How can open infrastructures support responsible use of indicators, so they inform judgement rather than replacing it?
We have to acknowledge that metrics will continue to play a role in research assessment. Even as reform initiatives encourage moving beyond narrow quantitative indicators in individual evaluations, metrics are likely to remain relevant in other contexts, for example in institutional monitoring, strategic planning, and reporting against key performance indicators. The challenge, therefore, is not to eliminate indicators entirely, but to ensure they are used responsibly and in ways that are contextualised. Crucially, research communities themselves should define what constitutes responsible use of indicators in their specific evaluation contexts, as different disciplines require different forms of evidence.

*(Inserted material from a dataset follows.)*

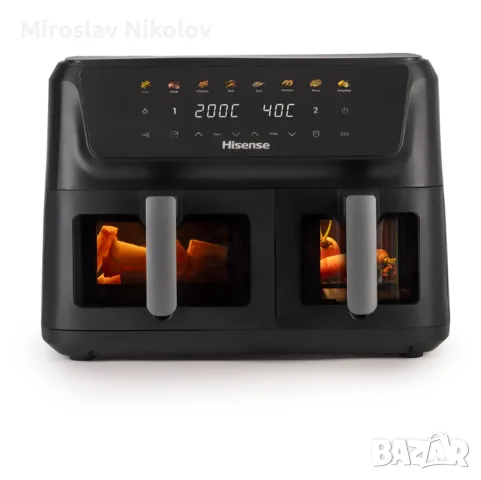 Air Fryer Hisense HAF2700DCD – 11 л, 2700 W - Въздушен фритюрник (еърфрайер) + Подарък Sano Jet 1L., снимка 2 - Фритюрници - 55932079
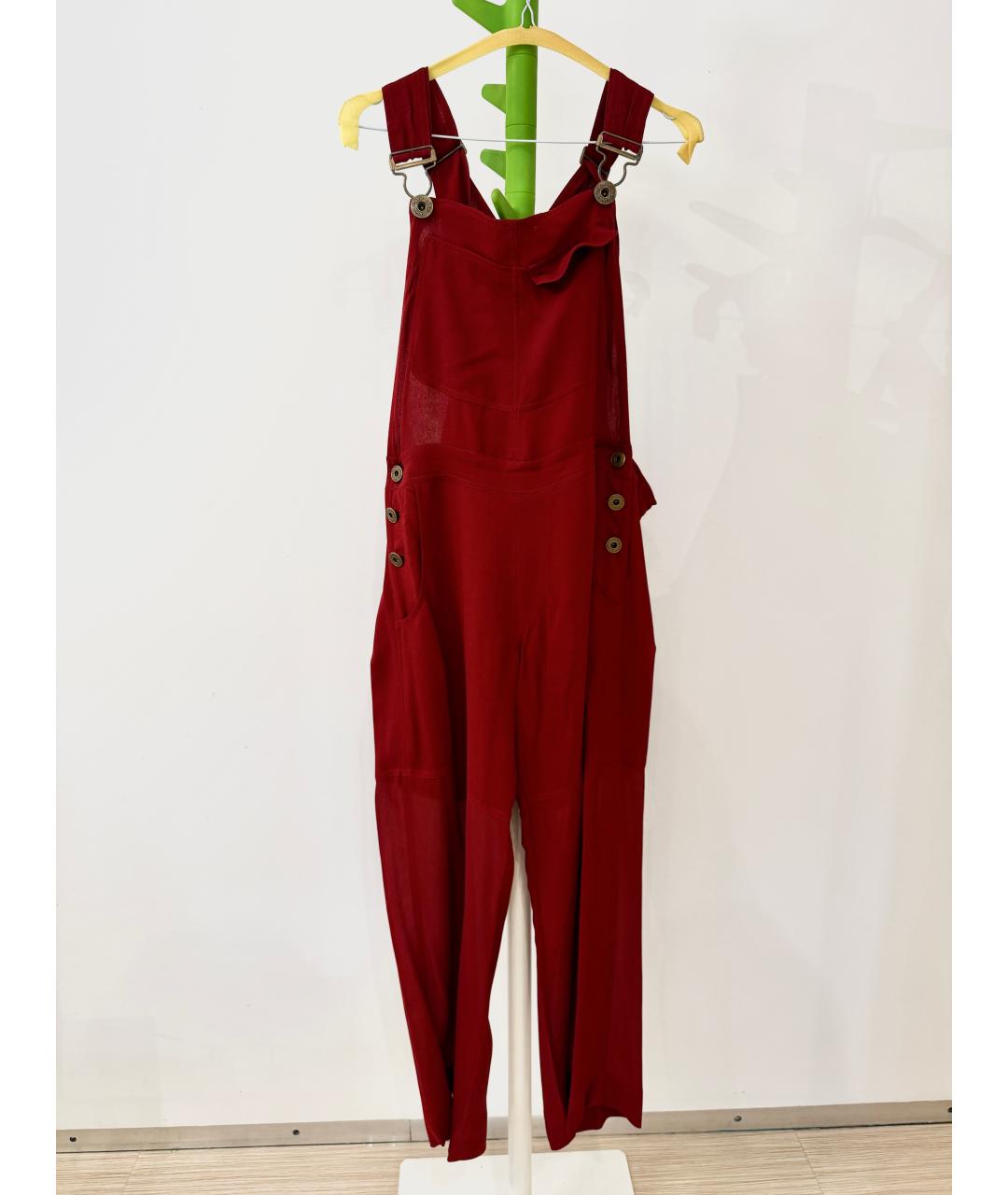 CHLOE Бордовый вискозный комбинезон, фото 6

However, any responsible use of indicators is impossible without access to high-quality and trustworthy information sources. To make assessments fair and verifiable, both the data sources and the methodologies used to derive indicators must be transparent. Open infrastructures should additionally be based on governance structures that enable community oversight and improvement that works in the interest of research. This transparency allows the research community to scrutinise how indicators are produced, what their limitations are, and where they may introduce bias.
Taken together, these reflections point to a clear direction: responsible research assessment is not about replacing one set of indicators with another, but about rethinking how contributions are recognised across the research lifecycle. The Helmholtz survey highlights the need to better align what institutions reward with what researchers themselves value, while ensuring evaluation processes remain fair, transparent, and context-aware.
As Dr. Vleugel emphasises, this shift depends on access to trustworthy, open infrastructures that make data and methodologies visible and open to scrutiny. Approaches such as narrative CVs offer a practical way forward, helping to capture a broader range of contributions while providing evaluators with essential context.
Reflecting this wider shift, OpenAIRE is developing researcher profiles and flexible narrative CV templates as part of MyResearchFolio, a service currently in testing. By combining community-driven standards with interoperable infrastructures, these efforts aim to reduce administrative burden and support more inclusive and meaningful assessment practices.